The city on the same day accepted the water works under the terms of the agreements then tendered, and in its ordinance so accepting it provided "that no payment shall be made on said contract if said company does not comply with its agreement herein before recited, but on compliance therewith the payments shall be made, commencing on the first day of June, 1885." The ordinances did not give to the city the power to regulate and control the water works, and to make them effective in case the water company failed to do so.
This action was brought to recover the price stipulated for the use of hydrants for the time intervening between June 1, 1885, and January 1, 1886. The ordinance was made a part of the petition.
The city filed defenses thus summarized, in the brief of its counsel, correctly:
"1. A general demurrer.
"2. That it appeared from the petition that the contract sued upon created a monopoly and perpetuity in plaintiff.
"3. By special exception, that no authority to make said contract was therein alleged.
"4. That it appeared from said petition that the city council had rented the hydrants for a period of twenty-five years, at the yearly rental of three thousand dollars, and no authority was alleged in the council to bind the city for such a period of time.
"5. A general denial.
"6 and 7. That said contract was inoperative, against public policy and void, because the city of Brenham, having less than ten thousand inhabitants, was prohibited by the Constitution and laws of the State from levying for city purposes more than twenty-five cents on the one hundred dollars valuation on the property subject to taxation, and at the date of said contract the current expenses of the city, including salaries of officers and other reasonable and necessary expenses, annually incurred, exceeded the revenue derived from said tax."
"That there was no excess in any fund, which could be appropriated to the payment of the rent of said hydrants, and the council having no means to pay said rent, and having exhausted the limit of taxation allowed by law, were not authorized to contract said debt; that at the date of the contract the entire available current revenue of the city, out of which the expense incurred by said contract could be paid, amounted to the sum of eight thousand seven hundred and sixty-three dollars and thirtyone cents, an itemized statement of which is given, while the current expenses amounted to the sum of twelve thousand nine hundred and forty-two dollars and fourteen cents, an itemized statement of which is given; that these expenses, exceeding all the available revenues of the city, rendered the contract inoperative, illegal and void.

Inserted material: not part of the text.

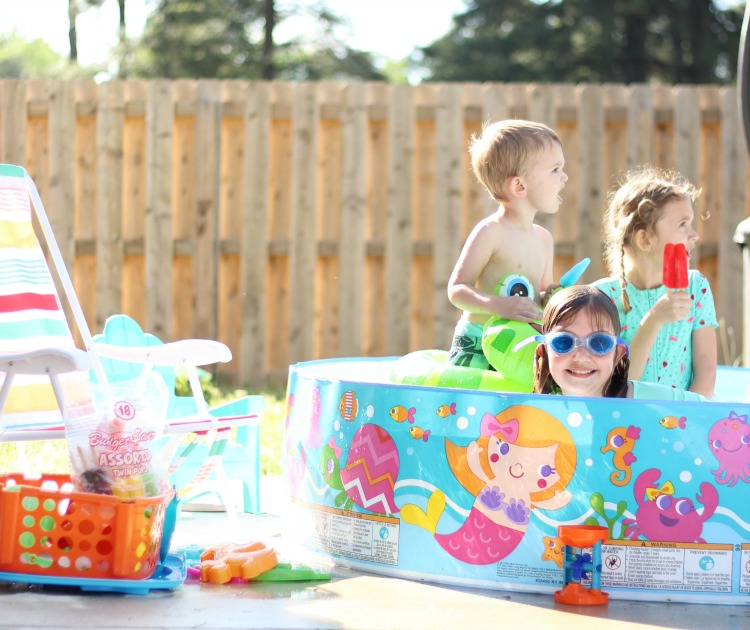 backyard activities for kids: kids in wading pool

"8 and 9. That the contract was an attempt on the part of the council to surrender its legislative discretion and barter away the power conferred upon it by law, and was contrary to public policy.
"10. The contract, under the pretense of obtaining water for the city, was in truth and in fact a donation.
"11. That the price stipulated was so extortionate, unreasonable and oppressive as to render said ordinance void.
"12. That said contract exempted the property of plaintiff from the payment of city taxes during the term of twenty-five years, and was in violation of law, which prohibits the council from appropriating the school tax and other special taxes to any fund other than that for which it was levied, and was therefore illegal.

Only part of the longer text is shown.